I found the story to be a little bit slow-paced and not just as great as the hype around it had led me to expect, but it should be taken into account that I was spoilt before reading the book. I also found the ending of the book to be quite weird and nonsensical and I liked the realistic elements of the story better than the few supernatural ones. I'm quite eager to see what the movie is like, now.

Wednesday 3 March 2010

One thing I'm not that good at is multitasking...

When I made the conscious decision to start practising my writing more seriously, I knew that my issue would probably be to stay focused and determined, to keep at it regularly and establish a habit that I could rely on. I'm interested in a lot of things and I like to try out new activities as well as tried and tested hobbies I've come to love dearly.

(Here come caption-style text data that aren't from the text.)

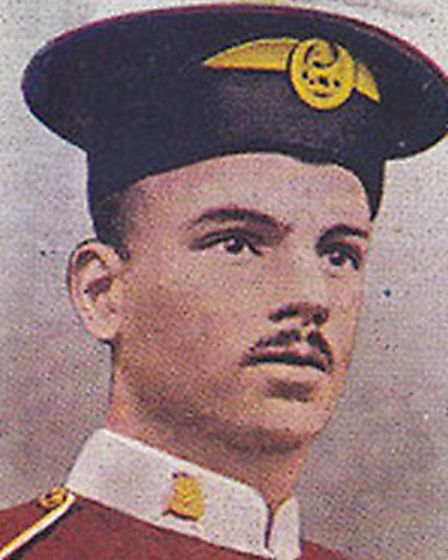 A picture of Private Samuel Harvey on a cigarette card.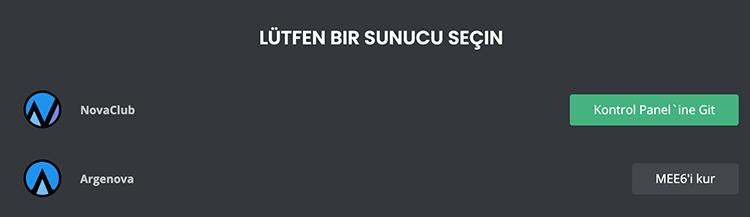 MEE6'yı Kur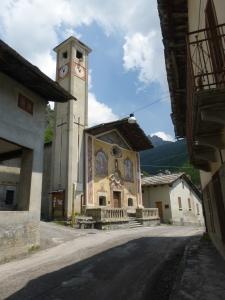 Eglise peinte de Pontechianale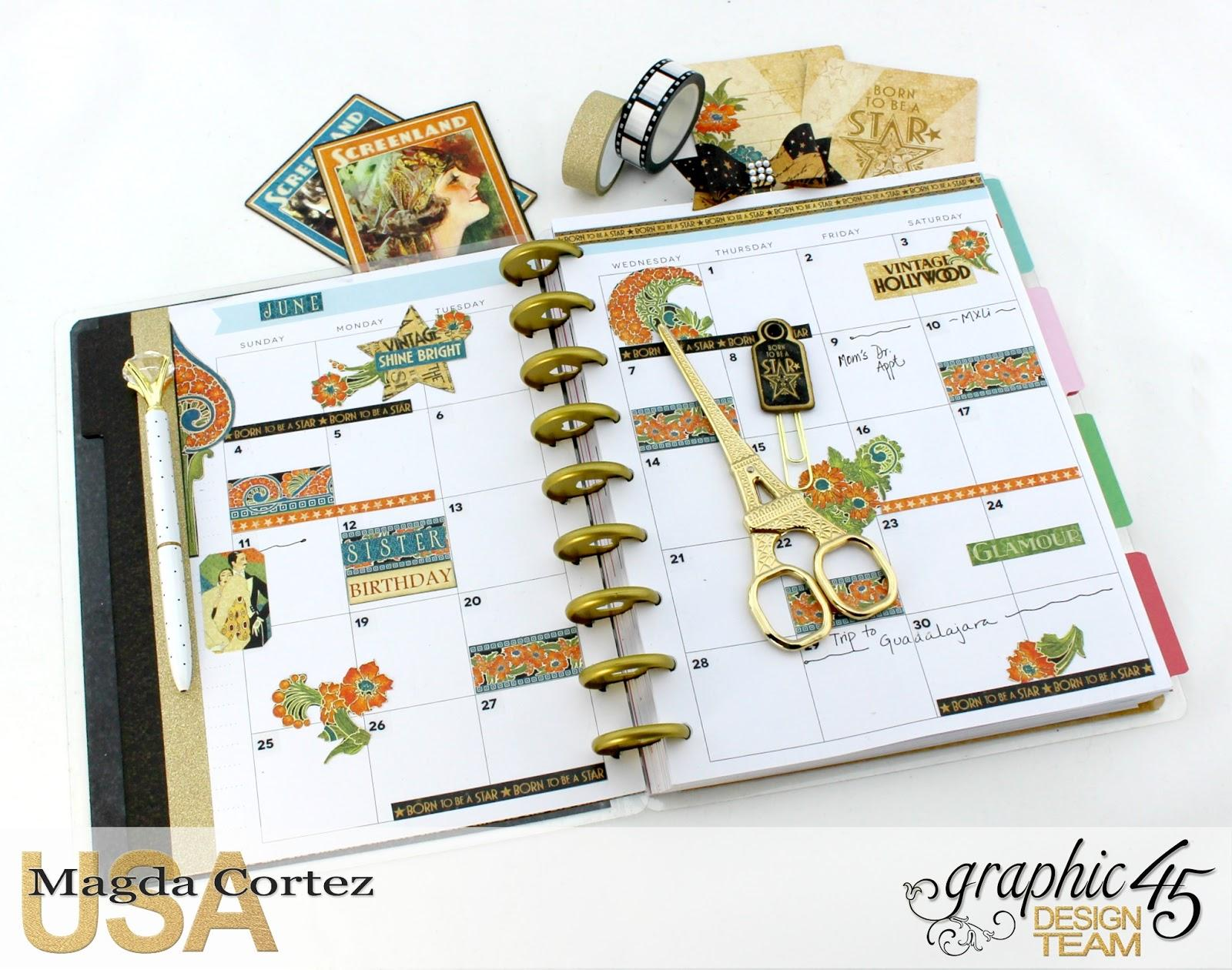 My G45 Planner 2017- Vintage Hollywood- By Magda Cortez- Product of Graphic 45- Photo 05 of 09- with Tutorial.jpg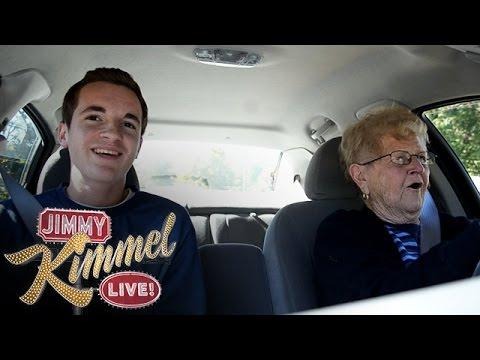 Kevin Droniak And His Grandma On Jimmy Kimmel Show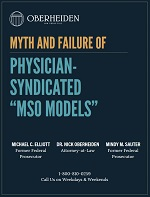 "Myth and failure of physician-syndicated ""MSO models"""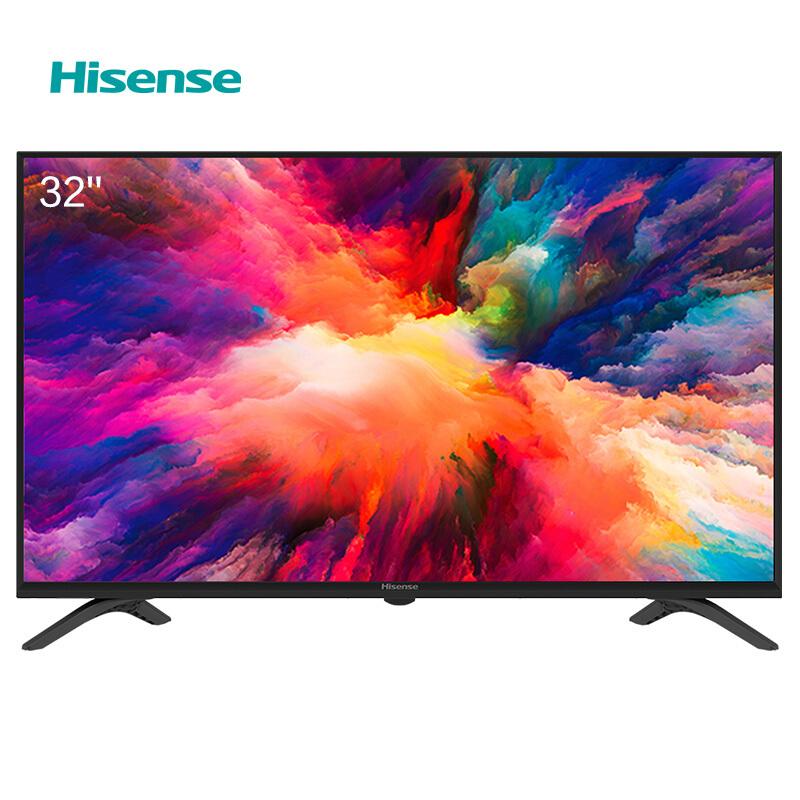海信 HZ32E35A 32英寸高清电视机(台)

I tend to organise my spare times a bit like I do my meals - i.e. not at all. I am mostly a nibbler and occasionally a binger when it comes to food and leisure, but I am never very organised or regular in what I do. I eat when I want to and I practise my hobbies when I want to. It should be that easy, shouldn't it? I like to write, I want to get better at it, therefore I should just be able to do it whenever I want. And that should be quite often because I always like to tell stories.

It seems to me like I pour into my writing a huge amount of hopes and expectations, and maybe, just like with food, these things I expect of myself are what can charge something I love with more guilt and worry than pleasure. And just like with food, I don't want to let that happen and I won't.

Maybe I should christen these posts Wacky Metaphorical Wednesdays, as I seem to be getting the hang of those metaphors. And at least, if they're not that great now, they'll get better!

Monday 1 March 2010

Writing - The Artist's Way

Mur Lafferty, the author and podcaster behind I Should Be Writing, the podcast for wannabe writers, is currently releasing a series of video podcasts about Julia Cameron's book The Artist's Way, a twelve-week course in 'Discovering and Recovering your Creative Self'.

I like courses, because they give you a framework and I thought that doing this along with ISBW would help me do it properly and not abandon. I decided to shell out the £15 for the book despite Lafferty's warning that it might be a little bit heavy on the whole spirituality side for the sceptics among us. I was quite concerned about this because sceptic is a bit of an understatement when it comes to my views on religion. And in fact it does irk me quite a lot when Julia Cameron tells that I will be able to connect with God better and that I will inspiration from it. But I decided I could live with being irked and it may be worth it.

The Artist's Way's method works on introspection a lot and it includes doing three pages of longhand, stream-of-consciousness journalling first thing every morning. I am very much hoping this will help me improve my phrasing and get rid of some of the stiffness in my writing which I discussed last week. Of course I'm using a notebook with lines stupidly close together so it's a lot of writing and it takes about 20 to 30 minutes to do - of course that probably wouldn't be a problem if I was able to get up a bit earlier or sacrifice my morning internet browsing to do my three pages. So far I've done most of my week-day morning pages at work during free periods or after work and I could feel the difference with the morning pages that I actually did first thing in the morning.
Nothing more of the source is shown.